→ **Text extract**
This is quite an alarming article in that it touches on something I have been considering for sometime: the use and misuse of the term ‘genocide’.  I will pen a post this week as to exactly how genocide is defined and the harm that can be caused by overusing and misusing the term.  In the meantime, the article above discusses the matter in regards to the situation in Darfur.

The article discusses how the United Nations determined in 2005 that the Sudanese government was not committing genocide.  As I discussed in March the International Criminal Court in The Hague in the Netherlands indicted Sudan's president Omar Hassan al-Bashir on seven counts of war crimes and crimes against humanity but he was not charged with genocide. (ICC prosecutors were appealing against the court ruling though and wanted to expand the charges to include genocide).  The article states that Doctors Without Borders and Human Rights Watch have specfically been reluctant to use the term ‘genocide’.

→ **Data listing**
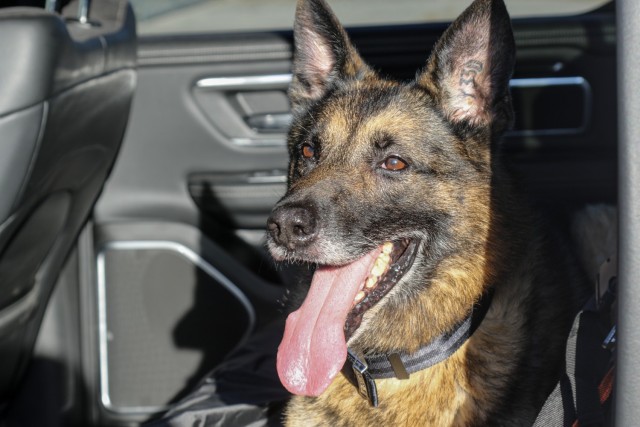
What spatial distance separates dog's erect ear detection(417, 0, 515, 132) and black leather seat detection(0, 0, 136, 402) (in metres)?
1.08

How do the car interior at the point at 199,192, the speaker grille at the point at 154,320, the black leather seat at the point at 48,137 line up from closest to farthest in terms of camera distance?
the black leather seat at the point at 48,137 → the car interior at the point at 199,192 → the speaker grille at the point at 154,320

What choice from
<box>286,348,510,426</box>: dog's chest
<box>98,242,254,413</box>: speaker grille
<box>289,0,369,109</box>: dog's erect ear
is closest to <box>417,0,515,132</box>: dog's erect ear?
<box>289,0,369,109</box>: dog's erect ear

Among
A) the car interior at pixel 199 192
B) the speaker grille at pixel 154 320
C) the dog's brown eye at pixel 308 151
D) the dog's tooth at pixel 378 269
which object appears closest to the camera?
the dog's tooth at pixel 378 269

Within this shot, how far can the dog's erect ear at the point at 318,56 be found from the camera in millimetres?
3025

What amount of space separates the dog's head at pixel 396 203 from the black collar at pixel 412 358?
1.7 inches

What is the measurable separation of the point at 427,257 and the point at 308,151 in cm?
57

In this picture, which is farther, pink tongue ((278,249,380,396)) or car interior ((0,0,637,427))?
car interior ((0,0,637,427))

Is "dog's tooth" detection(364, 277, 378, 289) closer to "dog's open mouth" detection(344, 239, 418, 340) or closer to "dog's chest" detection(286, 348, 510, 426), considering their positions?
"dog's open mouth" detection(344, 239, 418, 340)

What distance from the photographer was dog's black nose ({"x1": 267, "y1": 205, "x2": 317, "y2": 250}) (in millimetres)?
2523

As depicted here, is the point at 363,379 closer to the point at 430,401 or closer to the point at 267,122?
the point at 430,401

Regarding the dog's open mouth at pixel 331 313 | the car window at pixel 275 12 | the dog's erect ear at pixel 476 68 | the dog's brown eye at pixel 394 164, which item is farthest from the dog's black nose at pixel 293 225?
the car window at pixel 275 12

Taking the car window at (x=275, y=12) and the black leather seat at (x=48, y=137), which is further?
the car window at (x=275, y=12)

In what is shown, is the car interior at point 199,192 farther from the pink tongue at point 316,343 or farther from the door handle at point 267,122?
the pink tongue at point 316,343

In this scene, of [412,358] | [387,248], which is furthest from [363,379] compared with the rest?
[387,248]
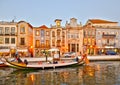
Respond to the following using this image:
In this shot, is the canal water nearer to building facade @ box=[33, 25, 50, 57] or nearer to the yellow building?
the yellow building

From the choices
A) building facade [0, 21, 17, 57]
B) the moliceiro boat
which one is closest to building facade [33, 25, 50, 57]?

→ **Stated task 1**
Answer these from the blog post on genocide:
(a) Which situation does the linked article discuss the matter in regard to?
(b) In what year did the United Nations decide that the Sudanese government was not committing genocide?
(c) On how many counts was Omar Hassan al-Bashir indicted?
→ **Stated task 2**
Duplicate the part of the blog post on genocide that opens with the words "This is quite" and closes with "situation in Darfur.".
→ **Stated task 3**
List every organization the blog post on genocide names.

→ **Written response 1**
(a) The situation in Darfur.
(b) 2005.
(c) Seven counts of war crimes and crimes against humanity.

→ **Written response 2**
This is quite an alarming article in that it touches on something I have been considering for sometime: the use and misuse of the term ‘genocide’.  I will pen a post this week as to exactly how genocide is defined and the harm that can be caused by overusing and misusing the term.  In the meantime, the article above discusses the matter in regards to the situation in Darfur.

→ **Written response 3**
United Nations
International Criminal Court
Doctors Without Borders
Human Rights Watch